Start of Block

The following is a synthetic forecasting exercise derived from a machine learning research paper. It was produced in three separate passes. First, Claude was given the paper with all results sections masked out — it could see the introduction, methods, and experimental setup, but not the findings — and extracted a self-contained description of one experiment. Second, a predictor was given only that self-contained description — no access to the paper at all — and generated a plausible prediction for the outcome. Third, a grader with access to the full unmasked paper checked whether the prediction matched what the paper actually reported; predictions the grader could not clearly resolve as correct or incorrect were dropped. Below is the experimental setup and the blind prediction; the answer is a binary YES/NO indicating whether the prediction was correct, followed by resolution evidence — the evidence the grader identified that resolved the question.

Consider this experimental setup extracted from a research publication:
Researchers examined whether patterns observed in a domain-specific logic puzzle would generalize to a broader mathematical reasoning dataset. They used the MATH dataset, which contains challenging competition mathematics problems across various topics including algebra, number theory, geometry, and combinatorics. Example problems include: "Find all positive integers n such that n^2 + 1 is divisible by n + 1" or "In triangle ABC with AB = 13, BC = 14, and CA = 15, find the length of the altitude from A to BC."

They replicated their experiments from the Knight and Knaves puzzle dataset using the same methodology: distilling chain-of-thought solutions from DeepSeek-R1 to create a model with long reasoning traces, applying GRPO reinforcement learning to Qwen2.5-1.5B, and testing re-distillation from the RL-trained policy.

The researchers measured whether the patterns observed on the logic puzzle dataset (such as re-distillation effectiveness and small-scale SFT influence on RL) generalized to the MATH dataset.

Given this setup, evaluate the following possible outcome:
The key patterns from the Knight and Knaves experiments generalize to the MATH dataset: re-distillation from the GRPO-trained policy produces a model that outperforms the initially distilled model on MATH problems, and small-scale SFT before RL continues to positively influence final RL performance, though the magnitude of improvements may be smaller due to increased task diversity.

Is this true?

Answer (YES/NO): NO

End of Block
Start of Block

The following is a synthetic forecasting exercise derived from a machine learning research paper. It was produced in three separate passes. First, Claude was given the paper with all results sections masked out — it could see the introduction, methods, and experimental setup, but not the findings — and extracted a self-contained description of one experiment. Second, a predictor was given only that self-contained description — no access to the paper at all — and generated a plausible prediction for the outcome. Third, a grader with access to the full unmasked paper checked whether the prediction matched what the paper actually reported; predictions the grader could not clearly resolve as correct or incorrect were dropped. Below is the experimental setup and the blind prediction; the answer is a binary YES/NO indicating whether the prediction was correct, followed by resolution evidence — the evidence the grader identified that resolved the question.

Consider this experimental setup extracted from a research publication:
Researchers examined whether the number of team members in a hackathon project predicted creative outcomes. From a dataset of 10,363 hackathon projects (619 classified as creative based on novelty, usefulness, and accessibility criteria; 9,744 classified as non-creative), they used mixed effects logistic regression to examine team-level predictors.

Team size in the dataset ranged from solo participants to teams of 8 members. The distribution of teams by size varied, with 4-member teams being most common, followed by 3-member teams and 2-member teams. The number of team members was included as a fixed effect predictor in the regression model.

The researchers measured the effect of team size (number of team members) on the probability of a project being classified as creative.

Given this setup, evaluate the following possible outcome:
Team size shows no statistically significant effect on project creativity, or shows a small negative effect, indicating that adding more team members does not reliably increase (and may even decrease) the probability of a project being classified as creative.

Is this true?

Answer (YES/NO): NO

End of Block

__DIRECTIONS FOR THIS TASK__
Copy each line of the listing above that contains the word "measured".

__SOLUTION TO THIS PROBLEM__
The researchers measured whether the patterns observed on the logic puzzle dataset (such as re-distillation effectiveness and small-scale SFT influence on RL) generalized to the MATH dataset.
The researchers measured the effect of team size (number of team members) on the probability of a project being classified as creative.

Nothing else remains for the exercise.